And there are moments where this works, where the atmosphere bleeds through and creates something that really does resemble those core texts to which this game is clearly paying homage. Its levels themselves are beautiful—these perfectly-constructed dioramas that look straight out of Monument Valley or Captain Toad: Treasure Tracker. That stuff—compartmentalized design and Gothic atmosphere—is catnip for me. But The Get Out Kids never allowed me to slip into anything resembling comfort or flow with its narrative, whether because it interrupted its story segments with unconnected gameplay sequences that feel, in the worst way, like make-work—or because, in those sequences, it could never quite decide who “I” was.
To put it more cleanly, in the world of The Get Out Kids, the player is everything and everyone—and by extension, nothing and no one. In any given moment or sequence, the game’s omnipresent tutorials might address me as one of its two protagonists, only to immediately swap its subject to the other a moment later. Or, in another sequence, it might place me as a character buying an item from a store, only to—for no real reason—have me calculate the change for that purchase as if I were the cashier. It might even occasionally ask me, when solving some of its notably Pokémon-ish puzzles, to control aspects of the world not tied to any particular character.

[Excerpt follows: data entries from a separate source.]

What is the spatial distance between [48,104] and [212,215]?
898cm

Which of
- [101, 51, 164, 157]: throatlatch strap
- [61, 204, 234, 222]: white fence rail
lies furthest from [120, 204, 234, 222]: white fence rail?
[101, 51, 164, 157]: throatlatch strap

None of those things, on their own, are particularly novel for a video game. But when they’re all happening simultaneously and without warning, they create this gnawing feeling of dissociation. I was never comfortable playing The Get Out Kids, primarily because I never really knew who “I” was supposed to be. That can be a powerful tool or narrative device, but it never really felt like the game was trying to do this—just that it had never really thought to answer that question.

The Get Out Kids wraps up on a profoundly strange note—with death, near-death, and a couple of stunning revelations about a particular character’s history that should have had far more of an emotional payoff than they actually did. To conceptualize this using someone most of us will find familiar—Spider-Man—imagine if, after learning that some mystical supervillain had killed Uncle Ben, Peter Parker a) almost died at their hands, b) tried to kill them himself, c) assimilated their powers to avoid dying, and then d) moved in with them as his new surrogate family after e) Aunt May simultaneously died of a heart attack.
That is not hyperbole.

It all feels like The Get Out Kids intended itself to be a fairy tale. Or at least, it mashes a fairy tale ending onto the skeleton of Pennywise the Dancing Clown, without ever quite checking to make sure the two had fit together. It at once wants to be a grim, spooky horror story, a lonely fable about a pair of outcast kids, and a fairy tale about found family. But—in the same way it never quite commits to a clear point-of-view for its player—it never quite ends up being any of those things either.
Which is a shame, because the occasional pieces that do come through can be compelling. I could see this kind of dissociation working in a game’s favor, and not enough games actively toy with point-of-view in this kind of way. But here, it just feels like another in a series of incongruities—a suitable companion for a genre homage that just never manages to develop its own identity.